Berin Loritsch <bloritsch d-haven.org> writes:

Regan Heath wrote:

 On Thu, 19 Aug 2004 19:01:07 +0000 (UTC), Jaymz <jdunne4 bradley.edu> 
 wrote:
 
 And sorry, I haven't used any of the products to which you made mention:
 ClearCase or PowerBuilder.  Could you post an example of "abysmal 
 results" so we
 can see what NOT to produce?  :-)  I do like to develop tools that 
 produce
 qualiy results -- this is probably due to my delusion that I have 
 unlimited
 project development time, and that a project is never quite "done" ;).

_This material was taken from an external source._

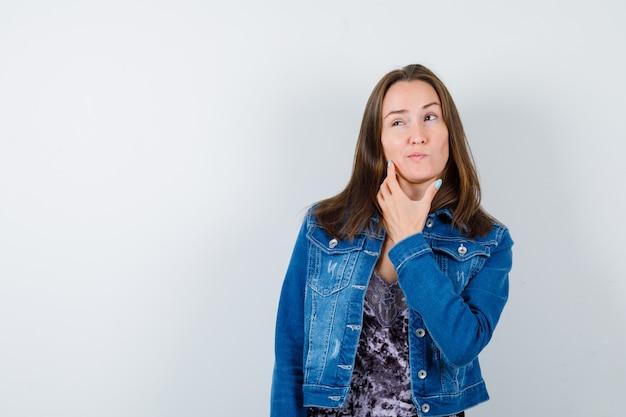 Portrait de jeune femme debout en pensant pose en chemisier, veste en jean et à la vue de face pensive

 BTW, what's w/ the KISS?  Thanks for your comments!

 
 
 KISS == Keep It Simple Stupid.
 
 And before you take any offense, none was intended (I assume), it's a 
 somewhat common acronymm meaning simply that you should attempt not to 
 *over* complicate things.
 
 Regan
 
 p.s. I think your idea is great.

That was its intention (how did you get this message and I didn't?).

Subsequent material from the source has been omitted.